- [Directions]: Reproduce word for word the portion of the page excerpt below, starting at "If being chased" and ending at "at age twenty-two.".

If a large pane of glass is visible, someone will be thrown through it before long.

If being chased through town, you can usually take cover in a passing St. Patrick’s Day parade—at any time of the year.

If being fired at by Germans, hide in a river—or even a bath. German bullets are unable to penetrate water.

If staying in a haunted house, women should investigate any strange noises in their most revealing underwear.

If you are blonde and pretty, it is possible to become a world expert in nuclear fission at age twenty-two.

If you decide to start dancing in the street, everyone you bump into will know all the steps.

If you find yourself caught up in a situation that could be cleared up quickly with a simple explanation, for goodness sakes keep your mouth shut.

If you need to reload your gun, you will always have more ammunition—even if you haven’t been carrying any before now.

If your town is threatened by an imminent natural disaster or killer beast, the mayor’s first concern will be the tourist trade or his forthcoming art exhibition.

Interbreeding is genetically possible with any creature from elsewhere in the universe.

It does not matter if you are heavily outnumbered in a fight involving martial arts—your enemies will wait patiently to attack you one by one by dancing around in a threatening manner until you have knocked out their predecessors.

- [Data shown]:

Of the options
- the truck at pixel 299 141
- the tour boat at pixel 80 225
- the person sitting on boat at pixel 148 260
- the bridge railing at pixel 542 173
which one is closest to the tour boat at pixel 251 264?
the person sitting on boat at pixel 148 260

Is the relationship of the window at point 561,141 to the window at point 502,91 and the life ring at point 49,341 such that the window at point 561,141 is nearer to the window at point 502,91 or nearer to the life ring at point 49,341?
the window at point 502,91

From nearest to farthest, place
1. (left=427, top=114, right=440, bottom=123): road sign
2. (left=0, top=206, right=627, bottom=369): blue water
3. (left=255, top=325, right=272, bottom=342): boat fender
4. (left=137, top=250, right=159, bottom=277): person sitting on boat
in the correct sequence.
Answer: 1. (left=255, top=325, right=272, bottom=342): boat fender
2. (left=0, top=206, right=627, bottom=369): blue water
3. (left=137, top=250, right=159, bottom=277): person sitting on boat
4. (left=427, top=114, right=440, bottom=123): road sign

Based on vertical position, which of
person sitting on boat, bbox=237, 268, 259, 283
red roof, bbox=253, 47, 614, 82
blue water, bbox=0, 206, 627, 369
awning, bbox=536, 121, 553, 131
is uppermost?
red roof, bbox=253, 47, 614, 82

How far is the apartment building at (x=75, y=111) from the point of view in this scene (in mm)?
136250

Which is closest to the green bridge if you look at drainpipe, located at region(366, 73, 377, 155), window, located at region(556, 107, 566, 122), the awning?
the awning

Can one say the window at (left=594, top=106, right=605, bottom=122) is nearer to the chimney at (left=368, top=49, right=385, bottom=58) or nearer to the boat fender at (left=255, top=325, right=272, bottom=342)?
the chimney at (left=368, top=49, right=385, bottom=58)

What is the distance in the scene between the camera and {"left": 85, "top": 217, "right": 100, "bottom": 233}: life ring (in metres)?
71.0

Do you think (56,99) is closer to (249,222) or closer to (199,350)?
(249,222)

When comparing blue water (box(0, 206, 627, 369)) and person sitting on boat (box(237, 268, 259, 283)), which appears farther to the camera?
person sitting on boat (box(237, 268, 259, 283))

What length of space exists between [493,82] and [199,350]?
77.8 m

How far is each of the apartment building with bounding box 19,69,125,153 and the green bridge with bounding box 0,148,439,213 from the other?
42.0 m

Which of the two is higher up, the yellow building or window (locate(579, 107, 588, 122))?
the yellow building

- [Task response]:
If being chased through town, you can usually take cover in a passing St. Patrick’s Day parade—at any time of the year.

If being fired at by Germans, hide in a river—or even a bath. German bullets are unable to penetrate water.

If staying in a haunted house, women should investigate any strange noises in their most revealing underwear.

If you are blonde and pretty, it is possible to become a world expert in nuclear fission at age twenty-two.